# tank cycling



## cichlids _killer (Apr 13, 2008)

any idea how to cycling big tank fast ??? 225gallon .....gonna do hard plum this weeken and fill the water but dont want to waiting forever to cycling...anyone with good idea??? Bio-Spira will that help cycling faster? where to get that? thank
cichlids_ killer


----------



## moto_master (Jun 23, 2006)

Interesting name there :lol: 
Any ways... I've heard good things about Bio-Spira but I've never used it before, and I couldn't tell you where to get it. What I would do is try and find some one with a tank cycled already, and see if you can borrow some of their filter media to seed your tank. Just make sure you get rid of all the chlorine in the water before you add the Bio-Spira or seeded filter media. Also adding some amonia to feed the bacteria and help them multiply. If you don't have a test kit, get one and watch the amonia and nitrIte levels. Your tank isn't cycled until you don't see either of those in there any more (if you're adding amonia). Good luck and keep us posted! :thumb:


----------



## cichlids _killer (Apr 13, 2008)

ok i found some bio-spira at dr foster and smith 3oz for 29.99$ plus shipping 19.99$ ( gotta be over night) with the size of my tank i'll need 2 bag.....is it worth it? how that work ? have anyone ever use that .......just add that and then add fish right the way?


----------



## f u z z (Mar 19, 2008)

I believe the shipping is so much is beacuase bio-spira has to be refrigerated, since It contains live bactercia. My LFS keeps theirs in a small fridge. But i could be wrong about that, from what i was told is has to be kept cold before put in the tank.


----------



## edouthirt (Jan 22, 2008)

i've ordered bio-spira from dr. foster and smith and it worked out great!! Yes it is very expensive but it saved me from my ignorance about the cycling process at the time. Not to mention saved my fish!!

If I were you (and if you can afford it) buy an extra package of it or two and keep the extra ones in your fridge. After you add the correct dosage for your tank along with your fish... be sure to monitor ammonia and nitrite levels closely. If you see a spike in either over the first week or so... add the extra dosage of bio-spira.

It seems that the nitrite eating bacteria can die off before the ammonia eating bacteria can turn ammonia into nitrite which will cause a spike in nitrite.

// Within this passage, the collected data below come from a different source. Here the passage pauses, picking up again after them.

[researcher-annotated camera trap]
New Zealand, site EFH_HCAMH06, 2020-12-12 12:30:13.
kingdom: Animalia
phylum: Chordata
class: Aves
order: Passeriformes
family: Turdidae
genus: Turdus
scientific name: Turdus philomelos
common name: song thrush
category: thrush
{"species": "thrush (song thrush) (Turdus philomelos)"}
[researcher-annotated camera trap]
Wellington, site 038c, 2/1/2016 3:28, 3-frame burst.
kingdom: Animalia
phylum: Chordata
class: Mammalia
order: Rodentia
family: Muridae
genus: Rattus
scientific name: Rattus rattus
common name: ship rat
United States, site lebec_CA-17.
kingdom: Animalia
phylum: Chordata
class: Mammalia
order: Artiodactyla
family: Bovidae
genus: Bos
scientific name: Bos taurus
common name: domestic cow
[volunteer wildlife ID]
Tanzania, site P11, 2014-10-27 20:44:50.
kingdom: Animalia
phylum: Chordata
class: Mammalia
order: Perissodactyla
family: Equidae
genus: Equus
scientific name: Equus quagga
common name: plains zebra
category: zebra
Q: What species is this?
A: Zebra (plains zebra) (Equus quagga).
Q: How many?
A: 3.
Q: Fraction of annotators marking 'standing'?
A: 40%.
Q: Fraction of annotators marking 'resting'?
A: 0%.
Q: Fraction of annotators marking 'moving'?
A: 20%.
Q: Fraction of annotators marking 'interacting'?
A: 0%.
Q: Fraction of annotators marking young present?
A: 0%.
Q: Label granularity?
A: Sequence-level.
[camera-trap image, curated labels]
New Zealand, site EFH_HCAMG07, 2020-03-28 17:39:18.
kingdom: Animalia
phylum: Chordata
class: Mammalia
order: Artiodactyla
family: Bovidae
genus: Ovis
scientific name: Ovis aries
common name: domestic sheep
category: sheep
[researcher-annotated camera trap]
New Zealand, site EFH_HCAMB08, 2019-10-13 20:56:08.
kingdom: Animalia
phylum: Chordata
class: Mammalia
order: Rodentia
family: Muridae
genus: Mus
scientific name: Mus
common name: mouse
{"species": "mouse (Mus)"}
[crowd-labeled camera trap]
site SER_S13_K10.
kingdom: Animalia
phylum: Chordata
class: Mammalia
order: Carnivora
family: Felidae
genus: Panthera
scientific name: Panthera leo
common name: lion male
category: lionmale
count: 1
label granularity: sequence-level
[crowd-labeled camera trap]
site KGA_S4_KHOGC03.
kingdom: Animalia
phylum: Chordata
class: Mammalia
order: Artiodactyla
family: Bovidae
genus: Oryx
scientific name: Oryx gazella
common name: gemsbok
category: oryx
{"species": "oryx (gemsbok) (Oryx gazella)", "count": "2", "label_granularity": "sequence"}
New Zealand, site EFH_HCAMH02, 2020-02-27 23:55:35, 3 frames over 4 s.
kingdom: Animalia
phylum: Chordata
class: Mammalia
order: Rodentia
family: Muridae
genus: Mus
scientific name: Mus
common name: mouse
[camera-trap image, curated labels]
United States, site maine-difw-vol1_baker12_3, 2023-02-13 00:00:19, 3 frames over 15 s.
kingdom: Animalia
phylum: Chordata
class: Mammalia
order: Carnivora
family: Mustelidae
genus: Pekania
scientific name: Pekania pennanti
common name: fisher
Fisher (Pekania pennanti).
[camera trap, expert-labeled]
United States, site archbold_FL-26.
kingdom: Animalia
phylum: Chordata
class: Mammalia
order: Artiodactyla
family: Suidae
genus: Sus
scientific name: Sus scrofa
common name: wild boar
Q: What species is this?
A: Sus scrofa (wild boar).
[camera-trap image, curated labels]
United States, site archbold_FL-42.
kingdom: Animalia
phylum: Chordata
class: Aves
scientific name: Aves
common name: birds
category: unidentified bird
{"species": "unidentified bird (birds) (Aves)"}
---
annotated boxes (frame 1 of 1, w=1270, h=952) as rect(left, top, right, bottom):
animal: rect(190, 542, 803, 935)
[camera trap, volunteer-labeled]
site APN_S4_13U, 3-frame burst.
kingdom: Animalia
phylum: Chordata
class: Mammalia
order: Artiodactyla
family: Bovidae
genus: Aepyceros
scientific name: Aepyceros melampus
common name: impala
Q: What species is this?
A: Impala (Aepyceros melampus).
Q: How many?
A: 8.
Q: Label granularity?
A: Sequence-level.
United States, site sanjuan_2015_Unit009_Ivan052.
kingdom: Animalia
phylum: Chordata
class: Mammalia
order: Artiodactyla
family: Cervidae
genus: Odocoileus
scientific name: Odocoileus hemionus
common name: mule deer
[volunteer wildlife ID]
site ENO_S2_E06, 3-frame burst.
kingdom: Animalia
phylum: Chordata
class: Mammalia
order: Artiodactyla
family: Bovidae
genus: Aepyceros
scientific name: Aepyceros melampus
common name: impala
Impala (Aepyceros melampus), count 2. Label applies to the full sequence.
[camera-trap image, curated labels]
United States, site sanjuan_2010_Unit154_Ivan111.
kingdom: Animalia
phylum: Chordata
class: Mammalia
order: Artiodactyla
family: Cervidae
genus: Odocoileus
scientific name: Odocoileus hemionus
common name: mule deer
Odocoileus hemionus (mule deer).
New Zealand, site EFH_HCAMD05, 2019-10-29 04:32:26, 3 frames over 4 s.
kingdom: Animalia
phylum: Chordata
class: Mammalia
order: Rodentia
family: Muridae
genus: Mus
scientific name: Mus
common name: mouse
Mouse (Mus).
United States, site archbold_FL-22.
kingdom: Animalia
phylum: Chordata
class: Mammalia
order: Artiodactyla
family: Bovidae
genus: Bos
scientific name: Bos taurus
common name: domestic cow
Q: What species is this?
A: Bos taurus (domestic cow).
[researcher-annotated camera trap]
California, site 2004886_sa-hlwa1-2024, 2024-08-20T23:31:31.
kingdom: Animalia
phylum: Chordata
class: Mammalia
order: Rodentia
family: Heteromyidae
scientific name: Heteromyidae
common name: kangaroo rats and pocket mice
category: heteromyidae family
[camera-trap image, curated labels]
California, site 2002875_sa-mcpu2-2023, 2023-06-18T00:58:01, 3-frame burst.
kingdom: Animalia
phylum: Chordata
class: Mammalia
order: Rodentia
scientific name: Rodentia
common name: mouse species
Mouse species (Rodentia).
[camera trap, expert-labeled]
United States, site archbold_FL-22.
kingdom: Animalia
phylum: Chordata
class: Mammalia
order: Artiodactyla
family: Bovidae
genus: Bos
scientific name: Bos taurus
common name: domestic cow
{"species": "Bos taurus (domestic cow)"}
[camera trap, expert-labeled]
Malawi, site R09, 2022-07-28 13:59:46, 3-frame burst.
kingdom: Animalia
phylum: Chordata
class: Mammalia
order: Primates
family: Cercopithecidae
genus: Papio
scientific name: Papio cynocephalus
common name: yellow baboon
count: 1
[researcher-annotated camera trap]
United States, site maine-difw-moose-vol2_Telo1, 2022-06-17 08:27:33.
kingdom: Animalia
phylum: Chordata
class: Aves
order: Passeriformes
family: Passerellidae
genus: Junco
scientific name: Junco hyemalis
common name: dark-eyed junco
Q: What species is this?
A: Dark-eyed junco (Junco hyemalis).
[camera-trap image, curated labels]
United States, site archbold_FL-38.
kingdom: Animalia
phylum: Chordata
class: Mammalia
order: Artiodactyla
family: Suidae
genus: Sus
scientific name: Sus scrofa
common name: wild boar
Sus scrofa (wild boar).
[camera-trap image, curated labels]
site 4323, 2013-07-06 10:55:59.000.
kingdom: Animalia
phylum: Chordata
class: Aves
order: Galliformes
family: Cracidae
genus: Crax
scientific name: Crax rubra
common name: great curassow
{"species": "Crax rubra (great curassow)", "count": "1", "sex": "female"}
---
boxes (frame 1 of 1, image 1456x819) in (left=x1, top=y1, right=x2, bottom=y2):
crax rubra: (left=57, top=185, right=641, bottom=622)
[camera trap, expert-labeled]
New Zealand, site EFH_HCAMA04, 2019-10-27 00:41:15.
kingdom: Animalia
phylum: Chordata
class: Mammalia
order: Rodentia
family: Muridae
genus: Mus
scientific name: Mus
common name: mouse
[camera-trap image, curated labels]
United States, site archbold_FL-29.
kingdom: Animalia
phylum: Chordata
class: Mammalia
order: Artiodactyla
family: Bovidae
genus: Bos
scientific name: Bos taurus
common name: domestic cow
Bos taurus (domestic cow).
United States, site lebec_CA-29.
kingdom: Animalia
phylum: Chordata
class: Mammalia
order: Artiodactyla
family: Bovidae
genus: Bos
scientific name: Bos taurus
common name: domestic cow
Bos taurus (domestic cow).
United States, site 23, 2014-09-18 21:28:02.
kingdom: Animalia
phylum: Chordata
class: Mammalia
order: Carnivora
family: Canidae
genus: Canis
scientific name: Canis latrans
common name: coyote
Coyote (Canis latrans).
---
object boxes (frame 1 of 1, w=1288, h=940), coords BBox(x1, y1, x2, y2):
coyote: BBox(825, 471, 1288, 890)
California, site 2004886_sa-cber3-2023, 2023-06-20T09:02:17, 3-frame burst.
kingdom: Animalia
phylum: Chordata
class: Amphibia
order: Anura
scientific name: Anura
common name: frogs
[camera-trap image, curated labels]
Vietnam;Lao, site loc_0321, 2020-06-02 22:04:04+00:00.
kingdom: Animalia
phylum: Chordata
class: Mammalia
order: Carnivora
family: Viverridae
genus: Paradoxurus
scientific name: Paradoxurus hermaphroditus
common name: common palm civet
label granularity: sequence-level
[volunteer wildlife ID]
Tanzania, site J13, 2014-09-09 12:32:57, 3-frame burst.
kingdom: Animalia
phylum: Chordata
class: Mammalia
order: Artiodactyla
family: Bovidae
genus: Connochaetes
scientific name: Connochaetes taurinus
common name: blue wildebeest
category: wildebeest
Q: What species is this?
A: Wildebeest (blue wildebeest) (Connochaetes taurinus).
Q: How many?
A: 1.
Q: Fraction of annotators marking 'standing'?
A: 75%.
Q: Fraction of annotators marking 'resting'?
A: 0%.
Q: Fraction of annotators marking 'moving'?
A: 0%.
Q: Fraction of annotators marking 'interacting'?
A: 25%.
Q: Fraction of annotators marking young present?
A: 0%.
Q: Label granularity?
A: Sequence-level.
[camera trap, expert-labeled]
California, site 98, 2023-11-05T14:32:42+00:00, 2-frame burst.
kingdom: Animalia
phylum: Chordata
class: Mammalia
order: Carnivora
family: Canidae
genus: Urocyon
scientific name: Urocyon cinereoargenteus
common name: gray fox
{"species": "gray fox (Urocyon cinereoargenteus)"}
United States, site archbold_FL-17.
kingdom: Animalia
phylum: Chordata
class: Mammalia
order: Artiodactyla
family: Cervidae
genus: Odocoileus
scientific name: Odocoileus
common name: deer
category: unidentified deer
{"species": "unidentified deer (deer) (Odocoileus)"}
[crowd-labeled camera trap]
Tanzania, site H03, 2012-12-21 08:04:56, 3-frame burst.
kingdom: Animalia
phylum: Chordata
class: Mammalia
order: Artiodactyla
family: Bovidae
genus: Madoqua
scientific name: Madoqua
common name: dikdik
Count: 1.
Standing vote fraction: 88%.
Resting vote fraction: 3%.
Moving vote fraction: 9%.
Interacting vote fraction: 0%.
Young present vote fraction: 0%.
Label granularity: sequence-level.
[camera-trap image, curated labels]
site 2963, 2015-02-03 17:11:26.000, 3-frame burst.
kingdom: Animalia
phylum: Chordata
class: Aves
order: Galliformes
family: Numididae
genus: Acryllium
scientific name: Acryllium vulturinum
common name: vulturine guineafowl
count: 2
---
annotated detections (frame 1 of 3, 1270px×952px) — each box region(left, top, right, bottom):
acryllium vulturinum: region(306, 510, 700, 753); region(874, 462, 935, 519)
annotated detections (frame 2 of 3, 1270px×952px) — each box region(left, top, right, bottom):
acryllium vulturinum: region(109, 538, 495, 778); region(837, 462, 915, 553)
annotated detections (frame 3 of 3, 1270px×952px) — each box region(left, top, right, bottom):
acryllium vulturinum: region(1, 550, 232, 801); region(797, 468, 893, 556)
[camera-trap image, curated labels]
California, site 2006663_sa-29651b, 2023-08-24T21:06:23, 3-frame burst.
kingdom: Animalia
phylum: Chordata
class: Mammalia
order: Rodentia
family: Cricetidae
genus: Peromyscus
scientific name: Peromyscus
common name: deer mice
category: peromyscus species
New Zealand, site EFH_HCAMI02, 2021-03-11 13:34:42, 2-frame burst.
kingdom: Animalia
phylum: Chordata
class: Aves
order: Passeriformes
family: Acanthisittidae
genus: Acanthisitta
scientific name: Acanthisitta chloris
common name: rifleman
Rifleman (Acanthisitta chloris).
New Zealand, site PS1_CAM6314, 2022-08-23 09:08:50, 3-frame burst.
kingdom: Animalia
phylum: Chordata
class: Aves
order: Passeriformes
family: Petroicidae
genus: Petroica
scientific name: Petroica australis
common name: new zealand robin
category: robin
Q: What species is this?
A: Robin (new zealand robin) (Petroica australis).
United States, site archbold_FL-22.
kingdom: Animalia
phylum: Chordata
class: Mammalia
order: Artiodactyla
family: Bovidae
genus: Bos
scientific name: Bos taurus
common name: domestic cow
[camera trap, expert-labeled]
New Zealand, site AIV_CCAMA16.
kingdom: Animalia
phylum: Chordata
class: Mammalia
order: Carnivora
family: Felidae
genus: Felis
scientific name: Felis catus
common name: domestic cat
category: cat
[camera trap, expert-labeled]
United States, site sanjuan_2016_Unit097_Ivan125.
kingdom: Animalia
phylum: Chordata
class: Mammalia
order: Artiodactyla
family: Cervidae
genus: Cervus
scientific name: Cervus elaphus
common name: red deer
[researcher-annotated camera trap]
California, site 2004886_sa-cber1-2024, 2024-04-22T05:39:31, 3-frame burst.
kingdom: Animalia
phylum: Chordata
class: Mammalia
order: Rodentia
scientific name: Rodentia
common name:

I'm not saying that this will happen for sure but it has happened to me and the extra package of bio-spira came in handy once nitrites were present.

Dr F and S will ship it overnight in a box with cold packs, but if you are going to be at work with nobody home... you may want to leave a cooler outside with a note for the delivery man to put the box inside of it... or at least tell him to put it in the shade or something. The cold packs worked great... but I'd rather be safe than sorry, especially after spending that much money on it.

Couple other notes:

Don't skimp on the fish... especially with a tank that size... if you don't have enough fish to produce enough ammonia, the bio-spira will die off completely and be useless... that being said, don't go over board... 10 or 12 sub-adults might be a good place to start

Also... water must be dechlorinated before adding bio-spira... it will die from that too


----------



## cichlids _killer (Apr 13, 2008)

""Also... water must be dechlorinated before adding bio-spira... it will die from that too""<<<< what's that mean "dechlorinated" sorry i dont get that words .....so after i add bio -spira i can add the fish right the way?


----------



## cichlids _killer (Apr 13, 2008)

i dont mind to pay just want to get it over with and add about 15 fish from 2" to 3" in there my 55gallon right now got 25 fish (over stock) so y'all help with some 411 asap ..thanks


----------



## mittzgame (Oct 3, 2006)

Wait, you have a 55 gallon tank and you're going to spend $100 on biospira to cycle your tank????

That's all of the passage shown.